To Dave and Warwick, for all you did for me on 20th April, I will never forget. Your patience and understanding and help over those hours (when we thought I was suffering from food poisoning and dehydration) just show what wonderfull people you are. I wonder how we would all have reacted had we known at 11h30 on that fateful morning, that it was a heart attack ?????????

To Claire, the great Samaritan of the berg, who offered to carry a total stranger’s backpack to the cars, some kilometers away when we were in serious trouble. Who also, has been in contact with me to see how things have progress. You are a very special person indeed. As already discussed, Dave, Warwick and myself look very much forward to hiking with you in the berg in the not so distant future.
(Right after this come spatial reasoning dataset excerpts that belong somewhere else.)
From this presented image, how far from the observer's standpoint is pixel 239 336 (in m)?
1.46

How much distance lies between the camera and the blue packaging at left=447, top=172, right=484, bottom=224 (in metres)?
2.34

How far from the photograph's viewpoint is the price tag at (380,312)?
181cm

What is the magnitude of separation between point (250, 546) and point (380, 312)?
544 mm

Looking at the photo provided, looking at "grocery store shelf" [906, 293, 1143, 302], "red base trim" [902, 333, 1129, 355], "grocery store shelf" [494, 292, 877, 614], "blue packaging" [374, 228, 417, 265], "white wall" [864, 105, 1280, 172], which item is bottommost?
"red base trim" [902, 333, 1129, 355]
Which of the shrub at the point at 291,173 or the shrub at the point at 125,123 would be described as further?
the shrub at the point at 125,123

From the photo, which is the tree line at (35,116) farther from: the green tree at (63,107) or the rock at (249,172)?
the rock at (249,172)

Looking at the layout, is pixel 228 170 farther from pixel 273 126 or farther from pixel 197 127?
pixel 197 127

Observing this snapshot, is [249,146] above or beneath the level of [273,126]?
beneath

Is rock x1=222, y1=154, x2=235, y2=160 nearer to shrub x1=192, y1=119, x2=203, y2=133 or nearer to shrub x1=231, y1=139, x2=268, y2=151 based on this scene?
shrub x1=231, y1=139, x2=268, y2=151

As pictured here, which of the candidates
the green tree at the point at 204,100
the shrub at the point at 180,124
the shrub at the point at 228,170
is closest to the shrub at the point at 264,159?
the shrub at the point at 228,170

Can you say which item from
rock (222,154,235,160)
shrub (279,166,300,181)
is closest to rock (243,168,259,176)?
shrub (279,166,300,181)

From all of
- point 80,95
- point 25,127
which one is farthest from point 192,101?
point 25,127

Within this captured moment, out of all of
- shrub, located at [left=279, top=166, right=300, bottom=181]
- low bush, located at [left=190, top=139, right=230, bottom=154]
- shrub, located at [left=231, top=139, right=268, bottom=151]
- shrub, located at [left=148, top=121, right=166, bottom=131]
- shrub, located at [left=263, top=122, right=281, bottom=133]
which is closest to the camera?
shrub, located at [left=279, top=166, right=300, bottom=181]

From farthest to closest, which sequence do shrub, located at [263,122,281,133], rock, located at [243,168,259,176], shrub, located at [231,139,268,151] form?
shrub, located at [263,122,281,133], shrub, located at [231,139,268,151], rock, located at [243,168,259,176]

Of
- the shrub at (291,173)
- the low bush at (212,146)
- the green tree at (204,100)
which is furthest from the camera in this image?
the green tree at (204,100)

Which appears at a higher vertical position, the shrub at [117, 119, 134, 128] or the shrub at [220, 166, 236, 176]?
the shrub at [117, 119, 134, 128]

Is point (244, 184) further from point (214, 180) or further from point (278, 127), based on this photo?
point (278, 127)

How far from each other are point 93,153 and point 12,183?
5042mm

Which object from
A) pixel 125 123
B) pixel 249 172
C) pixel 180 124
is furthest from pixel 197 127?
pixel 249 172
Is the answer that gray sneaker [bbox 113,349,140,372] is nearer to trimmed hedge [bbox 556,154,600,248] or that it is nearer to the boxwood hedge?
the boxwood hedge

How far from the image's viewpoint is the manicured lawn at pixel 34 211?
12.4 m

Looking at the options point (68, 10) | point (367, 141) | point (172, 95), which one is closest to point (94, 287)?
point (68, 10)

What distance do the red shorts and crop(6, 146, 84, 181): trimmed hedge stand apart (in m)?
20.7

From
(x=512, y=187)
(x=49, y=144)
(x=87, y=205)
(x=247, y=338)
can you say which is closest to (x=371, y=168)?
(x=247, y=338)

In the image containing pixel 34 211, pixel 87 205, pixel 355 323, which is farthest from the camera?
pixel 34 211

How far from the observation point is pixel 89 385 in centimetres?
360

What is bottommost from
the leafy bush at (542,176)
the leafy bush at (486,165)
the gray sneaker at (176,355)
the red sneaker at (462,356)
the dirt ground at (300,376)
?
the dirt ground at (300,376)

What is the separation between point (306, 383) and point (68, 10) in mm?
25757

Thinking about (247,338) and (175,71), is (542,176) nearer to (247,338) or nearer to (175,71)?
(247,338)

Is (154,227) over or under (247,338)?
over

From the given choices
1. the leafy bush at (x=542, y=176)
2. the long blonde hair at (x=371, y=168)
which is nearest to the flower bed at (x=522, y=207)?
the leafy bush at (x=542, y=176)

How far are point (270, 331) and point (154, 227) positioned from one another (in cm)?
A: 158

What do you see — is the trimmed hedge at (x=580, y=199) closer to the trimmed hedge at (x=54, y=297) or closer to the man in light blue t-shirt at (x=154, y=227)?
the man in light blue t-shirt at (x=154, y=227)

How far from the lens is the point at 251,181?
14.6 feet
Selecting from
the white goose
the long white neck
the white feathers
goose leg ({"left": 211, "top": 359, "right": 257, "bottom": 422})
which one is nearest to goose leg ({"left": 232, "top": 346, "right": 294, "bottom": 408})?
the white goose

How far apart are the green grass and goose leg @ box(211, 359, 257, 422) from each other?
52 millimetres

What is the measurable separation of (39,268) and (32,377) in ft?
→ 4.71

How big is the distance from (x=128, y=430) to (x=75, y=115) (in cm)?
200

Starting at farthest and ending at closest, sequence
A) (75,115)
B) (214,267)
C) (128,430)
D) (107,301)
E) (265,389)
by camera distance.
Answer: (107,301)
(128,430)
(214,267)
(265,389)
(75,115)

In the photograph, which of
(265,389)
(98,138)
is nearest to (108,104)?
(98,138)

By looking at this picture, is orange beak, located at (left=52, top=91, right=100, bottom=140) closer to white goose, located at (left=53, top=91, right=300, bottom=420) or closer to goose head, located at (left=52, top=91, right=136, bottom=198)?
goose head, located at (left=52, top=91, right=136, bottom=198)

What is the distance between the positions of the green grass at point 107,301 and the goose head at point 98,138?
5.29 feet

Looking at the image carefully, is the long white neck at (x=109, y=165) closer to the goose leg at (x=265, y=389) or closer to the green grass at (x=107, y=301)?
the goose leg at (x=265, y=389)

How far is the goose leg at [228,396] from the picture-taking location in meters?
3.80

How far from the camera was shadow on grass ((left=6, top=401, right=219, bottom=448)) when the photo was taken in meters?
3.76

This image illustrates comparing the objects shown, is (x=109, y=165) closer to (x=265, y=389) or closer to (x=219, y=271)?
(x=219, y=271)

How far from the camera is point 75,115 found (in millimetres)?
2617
To my friends at home who have fetched and carried me to hospital on several occasions, who have taken me back for check-ups, and shopping. To my hiking friends who came to visit in hospital and to hold me in their thoughts and prayers. To my family who came from London and afar to be at my bedside, how can I thank you all.

What I do know is that I have been given another life, another chance, and it is up to me to use it wisely and well.